### [REQUIRED WORK]
Would you print the full listing word for word?
Top of MATERIALS PROVIDED
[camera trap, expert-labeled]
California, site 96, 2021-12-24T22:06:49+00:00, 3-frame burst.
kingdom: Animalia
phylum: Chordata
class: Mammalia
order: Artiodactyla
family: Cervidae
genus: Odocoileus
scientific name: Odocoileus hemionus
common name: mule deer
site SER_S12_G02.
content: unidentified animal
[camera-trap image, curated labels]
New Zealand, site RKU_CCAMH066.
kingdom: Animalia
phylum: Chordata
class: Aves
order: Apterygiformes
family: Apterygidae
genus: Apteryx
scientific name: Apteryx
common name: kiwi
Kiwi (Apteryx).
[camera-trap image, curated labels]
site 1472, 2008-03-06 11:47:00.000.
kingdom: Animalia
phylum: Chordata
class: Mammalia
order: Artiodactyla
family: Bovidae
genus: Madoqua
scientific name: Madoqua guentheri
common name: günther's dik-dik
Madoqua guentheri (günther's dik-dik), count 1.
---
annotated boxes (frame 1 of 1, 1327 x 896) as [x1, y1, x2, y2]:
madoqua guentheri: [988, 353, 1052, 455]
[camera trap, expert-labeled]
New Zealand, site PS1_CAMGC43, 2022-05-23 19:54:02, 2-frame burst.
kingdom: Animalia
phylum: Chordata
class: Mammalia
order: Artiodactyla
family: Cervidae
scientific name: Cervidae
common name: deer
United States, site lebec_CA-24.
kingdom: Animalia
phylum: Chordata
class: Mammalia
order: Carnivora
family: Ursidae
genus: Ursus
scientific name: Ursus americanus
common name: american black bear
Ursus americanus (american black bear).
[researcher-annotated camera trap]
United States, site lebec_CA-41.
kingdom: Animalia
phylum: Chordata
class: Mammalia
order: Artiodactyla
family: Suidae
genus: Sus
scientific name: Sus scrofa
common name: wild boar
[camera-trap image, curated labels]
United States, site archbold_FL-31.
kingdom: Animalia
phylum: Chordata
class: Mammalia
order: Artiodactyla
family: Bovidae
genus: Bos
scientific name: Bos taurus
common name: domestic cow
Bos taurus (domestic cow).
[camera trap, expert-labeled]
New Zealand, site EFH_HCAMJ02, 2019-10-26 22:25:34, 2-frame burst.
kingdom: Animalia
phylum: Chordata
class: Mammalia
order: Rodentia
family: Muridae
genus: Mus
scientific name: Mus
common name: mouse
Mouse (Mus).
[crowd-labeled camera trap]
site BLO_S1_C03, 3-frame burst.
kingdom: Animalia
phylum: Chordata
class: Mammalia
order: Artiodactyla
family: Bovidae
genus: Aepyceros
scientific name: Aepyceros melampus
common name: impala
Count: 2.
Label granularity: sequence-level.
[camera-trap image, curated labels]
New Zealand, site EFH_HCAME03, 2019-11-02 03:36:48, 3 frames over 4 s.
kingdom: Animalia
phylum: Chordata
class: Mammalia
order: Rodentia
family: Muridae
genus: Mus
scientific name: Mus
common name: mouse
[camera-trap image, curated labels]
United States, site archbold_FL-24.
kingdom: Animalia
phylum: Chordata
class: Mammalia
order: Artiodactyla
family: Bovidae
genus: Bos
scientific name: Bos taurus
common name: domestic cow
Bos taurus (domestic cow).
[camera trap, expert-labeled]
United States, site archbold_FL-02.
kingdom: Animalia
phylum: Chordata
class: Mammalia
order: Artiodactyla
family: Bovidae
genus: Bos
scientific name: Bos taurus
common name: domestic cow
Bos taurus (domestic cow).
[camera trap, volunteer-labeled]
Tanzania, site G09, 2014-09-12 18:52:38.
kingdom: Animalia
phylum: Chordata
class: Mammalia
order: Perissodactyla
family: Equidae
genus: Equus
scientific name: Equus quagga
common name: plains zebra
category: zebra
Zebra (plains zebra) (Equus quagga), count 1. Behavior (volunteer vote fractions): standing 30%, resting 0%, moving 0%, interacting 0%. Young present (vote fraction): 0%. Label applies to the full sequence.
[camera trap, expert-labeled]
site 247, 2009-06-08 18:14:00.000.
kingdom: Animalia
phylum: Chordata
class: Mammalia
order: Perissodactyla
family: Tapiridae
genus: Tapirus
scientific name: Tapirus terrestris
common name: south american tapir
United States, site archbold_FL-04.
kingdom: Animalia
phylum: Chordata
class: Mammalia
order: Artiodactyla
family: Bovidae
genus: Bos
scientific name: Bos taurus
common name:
Bottom of MATERIALS PROVIDED
### [PROBLEM SOLUTION]
[camera trap, expert-labeled]
California, site 96, 2021-12-24T22:06:49+00:00, 3-frame burst.
kingdom: Animalia
phylum: Chordata
class: Mammalia
order: Artiodactyla
family: Cervidae
genus: Odocoileus
scientific name: Odocoileus hemionus
common name: mule deer
site SER_S12_G02.
content: unidentified animal
[camera-trap image, curated labels]
New Zealand, site RKU_CCAMH066.
kingdom: Animalia
phylum: Chordata
class: Aves
order: Apterygiformes
family: Apterygidae
genus: Apteryx
scientific name: Apteryx
common name: kiwi
Kiwi (Apteryx).
[camera-trap image, curated labels]
site 1472, 2008-03-06 11:47:00.000.
kingdom: Animalia
phylum: Chordata
class: Mammalia
order: Artiodactyla
family: Bovidae
genus: Madoqua
scientific name: Madoqua guentheri
common name: günther's dik-dik
Madoqua guentheri (günther's dik-dik), count 1.
---
annotated boxes (frame 1 of 1, 1327 x 896) as [x1, y1, x2, y2]:
madoqua guentheri: [988, 353, 1052, 455]
[camera trap, expert-labeled]
New Zealand, site PS1_CAMGC43, 2022-05-23 19:54:02, 2-frame burst.
kingdom: Animalia
phylum: Chordata
class: Mammalia
order: Artiodactyla
family: Cervidae
scientific name: Cervidae
common name: deer
United States, site lebec_CA-24.
kingdom: Animalia
phylum: Chordata
class: Mammalia
order: Carnivora
family: Ursidae
genus: Ursus
scientific name: Ursus americanus
common name: american black bear
Ursus americanus (american black bear).
[researcher-annotated camera trap]
United States, site lebec_CA-41.
kingdom: Animalia
phylum: Chordata
class: Mammalia
order: Artiodactyla
family: Suidae
genus: Sus
scientific name: Sus scrofa
common name: wild boar
[camera-trap image, curated labels]
United States, site archbold_FL-31.
kingdom: Animalia
phylum: Chordata
class: Mammalia
order: Artiodactyla
family: Bovidae
genus: Bos
scientific name: Bos taurus
common name: domestic cow
Bos taurus (domestic cow).
[camera trap, expert-labeled]
New Zealand, site EFH_HCAMJ02, 2019-10-26 22:25:34, 2-frame burst.
kingdom: Animalia
phylum: Chordata
class: Mammalia
order: Rodentia
family: Muridae
genus: Mus
scientific name: Mus
common name: mouse
Mouse (Mus).
[crowd-labeled camera trap]
site BLO_S1_C03, 3-frame burst.
kingdom: Animalia
phylum: Chordata
class: Mammalia
order: Artiodactyla
family: Bovidae
genus: Aepyceros
scientific name: Aepyceros melampus
common name: impala
Count: 2.
Label granularity: sequence-level.
[camera-trap image, curated labels]
New Zealand, site EFH_HCAME03, 2019-11-02 03:36:48, 3 frames over 4 s.
kingdom: Animalia
phylum: Chordata
class: Mammalia
order: Rodentia
family: Muridae
genus: Mus
scientific name: Mus
common name: mouse
[camera-trap image, curated labels]
United States, site archbold_FL-24.
kingdom: Animalia
phylum: Chordata
class: Mammalia
order: Artiodactyla
family: Bovidae
genus: Bos
scientific name: Bos taurus
common name: domestic cow
Bos taurus (domestic cow).
[camera trap, expert-labeled]
United States, site archbold_FL-02.
kingdom: Animalia
phylum: Chordata
class: Mammalia
order: Artiodactyla
family: Bovidae
genus: Bos
scientific name: Bos taurus
common name: domestic cow
Bos taurus (domestic cow).
[camera trap, volunteer-labeled]
Tanzania, site G09, 2014-09-12 18:52:38.
kingdom: Animalia
phylum: Chordata
class: Mammalia
order: Perissodactyla
family: Equidae
genus: Equus
scientific name: Equus quagga
common name: plains zebra
category: zebra
Zebra (plains zebra) (Equus quagga), count 1. Behavior (volunteer vote fractions): standing 30%, resting 0%, moving 0%, interacting 0%. Young present (vote fraction): 0%. Label applies to the full sequence.
[camera trap, expert-labeled]
site 247, 2009-06-08 18:14:00.000.
kingdom: Animalia
phylum: Chordata
class: Mammalia
order: Perissodactyla
family: Tapiridae
genus: Tapirus
scientific name: Tapirus terrestris
common name: south american tapir
United States, site archbold_FL-04.
kingdom: Animalia
phylum: Chordata
class: Mammalia
order: Artiodactyla
family: Bovidae
genus: Bos
scientific name: Bos taurus
common name:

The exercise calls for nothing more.